Within my subdivision, a few houses still lurk that predate it. This old farmhouse is one of them. I gather that this subdivision was built on land owned by the Ottinger family; was this the Ottinger farmhouse?
Tree tunnel in autumn Olympus OM-2n, 50mm f/3.5 Zuiko Auto Macro Fujifilm Superia X-tra 400 2020
It’s been about six weeks since my last bike ride. I don’t like to ride when temperatures are below about 60 degrees, which they have been except for one or two days during this time. When it looks like warmer days are over, I hang up the bike.
On my final ride of the season I brought my Olympus OM-2n along. One particular route of about eight miles takes me down some beautiful country roads here in southeastern Boone County. This tree tunnel is on one of those roads.
Autumn trees at Crown Hill Yashica-12 Fujifilm Velvia (expired 8-2006)
I went to Crown Hill Cemetery in Indianapolis to photograph autumn color. But most trees were still green; peak was two weeks away. That Saturday afternoon would be the only day I could get away for this photo trip, and I knew it, so I acted.
I used to live a couple miles from Crown Hill and visited it often for photography. I’ve lived in Zionsville, 15 miles away, for two years now and miss visiting the place. But that’s no excuse. My house and Crown Hill are both right by exits of Interstate 65. Especially in the light traffic of a Saturday afternoon I can be there in 20 minutes.
Autumn is reaching its peak right about now in central Indiana. Is it just me, or did the leaves start to change later than normal? Isn’t peak normally past by now?
Photographing autumn color helps me appreciate a season I historically have not enjoyed because its arrival means winter is coming. I do not enjoy winter.

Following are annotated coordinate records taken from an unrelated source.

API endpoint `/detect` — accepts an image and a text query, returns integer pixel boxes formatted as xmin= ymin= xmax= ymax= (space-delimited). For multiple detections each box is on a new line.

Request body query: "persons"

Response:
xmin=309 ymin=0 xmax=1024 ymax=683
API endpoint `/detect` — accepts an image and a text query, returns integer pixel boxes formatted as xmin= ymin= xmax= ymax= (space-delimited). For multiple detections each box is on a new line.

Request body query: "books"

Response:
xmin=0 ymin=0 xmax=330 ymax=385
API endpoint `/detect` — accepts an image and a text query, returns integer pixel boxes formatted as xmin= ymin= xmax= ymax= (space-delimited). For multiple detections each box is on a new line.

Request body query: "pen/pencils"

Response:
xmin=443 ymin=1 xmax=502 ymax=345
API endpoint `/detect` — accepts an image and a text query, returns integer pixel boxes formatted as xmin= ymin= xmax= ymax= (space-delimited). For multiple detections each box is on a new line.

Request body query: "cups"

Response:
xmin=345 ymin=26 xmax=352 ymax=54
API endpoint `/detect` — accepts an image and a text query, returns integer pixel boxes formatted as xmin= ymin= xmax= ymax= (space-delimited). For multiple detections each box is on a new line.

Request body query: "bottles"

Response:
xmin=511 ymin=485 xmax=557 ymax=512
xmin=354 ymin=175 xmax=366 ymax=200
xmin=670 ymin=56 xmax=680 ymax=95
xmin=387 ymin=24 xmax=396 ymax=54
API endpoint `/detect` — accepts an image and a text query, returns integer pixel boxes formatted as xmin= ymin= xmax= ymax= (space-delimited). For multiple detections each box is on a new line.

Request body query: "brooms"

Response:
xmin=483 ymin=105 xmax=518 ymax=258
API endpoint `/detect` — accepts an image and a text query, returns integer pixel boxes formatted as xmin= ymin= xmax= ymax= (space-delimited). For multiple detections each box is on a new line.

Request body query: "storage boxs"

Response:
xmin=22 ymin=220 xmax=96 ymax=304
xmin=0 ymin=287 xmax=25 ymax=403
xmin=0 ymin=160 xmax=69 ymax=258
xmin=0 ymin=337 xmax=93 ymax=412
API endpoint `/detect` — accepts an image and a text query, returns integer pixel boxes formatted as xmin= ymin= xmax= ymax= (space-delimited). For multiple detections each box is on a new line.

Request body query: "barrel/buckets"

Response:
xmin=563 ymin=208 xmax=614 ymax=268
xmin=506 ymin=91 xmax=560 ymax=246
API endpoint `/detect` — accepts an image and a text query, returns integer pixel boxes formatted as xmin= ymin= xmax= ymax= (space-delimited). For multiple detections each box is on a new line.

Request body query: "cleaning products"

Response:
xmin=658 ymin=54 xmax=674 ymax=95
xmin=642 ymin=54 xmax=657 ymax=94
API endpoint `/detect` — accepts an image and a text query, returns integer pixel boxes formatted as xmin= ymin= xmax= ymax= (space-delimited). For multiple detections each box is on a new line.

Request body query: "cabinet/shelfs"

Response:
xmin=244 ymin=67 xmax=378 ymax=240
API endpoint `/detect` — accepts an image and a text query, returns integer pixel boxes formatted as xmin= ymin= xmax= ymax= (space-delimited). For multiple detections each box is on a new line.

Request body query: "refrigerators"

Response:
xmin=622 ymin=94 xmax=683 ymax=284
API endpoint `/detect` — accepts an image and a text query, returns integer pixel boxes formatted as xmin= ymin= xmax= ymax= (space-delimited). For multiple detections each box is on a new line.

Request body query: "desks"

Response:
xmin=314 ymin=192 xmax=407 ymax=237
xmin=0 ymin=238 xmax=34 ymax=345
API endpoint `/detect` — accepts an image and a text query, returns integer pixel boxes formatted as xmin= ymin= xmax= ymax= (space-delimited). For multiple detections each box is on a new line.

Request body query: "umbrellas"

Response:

This year my time is short. I forced open a small window of time last Saturday to photograph some color, even though peak had not yet arrived.
The refrigerator in the garage died. I kept my film in there. Dealing with it made me realize that I’ve stockpiled a lot of film. Now I’m trying to shoot it all up, including a roll of Fuji Velvia, the original RVP emulsion, expired since 2006 but always kept frozen. I took it and my Yashica-12 out last Saturday, and I put the film in the mail for processing only on Wednesday. It could be a couple weeks before I, and therefore you, see the results.
But man have the colors gotten much nicer since Saturday. It makes me want to post autumn photos now! So I’ve spelunked my archives. These images will have to tide you, I mean me, over.
Oak trunk Kodak Retina Reflex IV, Schneider-Kreuznach Retina-Xenar 50mm f/2.8 Kodak Tri-X 400 2013
Lately I’ve lost touch with why I started shooting old film cameras in the first place: wondering what quality of images an old piece of gear could produce.
I’d never shot a Kodak Retina Reflex camera before and I got this one for a song. These leaf-shutter 35mm SLRs offered a limited set of interchangeable front lens elements to yield a few common focal lengths. It can be hard to find a Retina Reflex in good condition as the works are complex and, after 60+ years, failure prone. Mine wasn’t perfect, but it worked well enough.
I put a roll of Tri-X into it and blasted through it in an hour in my front yard. It was one of those charmed times with a camera, where I just got lost in the pleasure of shooting. None of my subjects was profound or memorable, but that 50mm Schneider-Kreuznach lens penetrated deep into the detail and made some wonderful images.
It doesn’t always go that way. Sometimes an old camera is just frustrating and returns crap images. This year I haven’t wanted to invest time and effort into a camera to get nothing usable back. That’s always the risk with an unknown old camera.
I have a handful of older cameras I haven’t shot yet. A few old boxes, an early Kodak Retinette, and an Argus Argoflex Forty are upstairs in a box under the bed, awaiting their turns. Here’s hoping I can make time for some of them yet this summer.
Among the Smithsonian’s magnolias Canon PowerShot S95 2018
We approached the National Mall from behind the Smithsonian Castle, only to be surprised by the garden we found there. It’s a rooftop garden of sorts, inasmuch as there is a structure underground beneath it. Yet magnolia trees line it on either side, and they were in bloom this bright early-April day.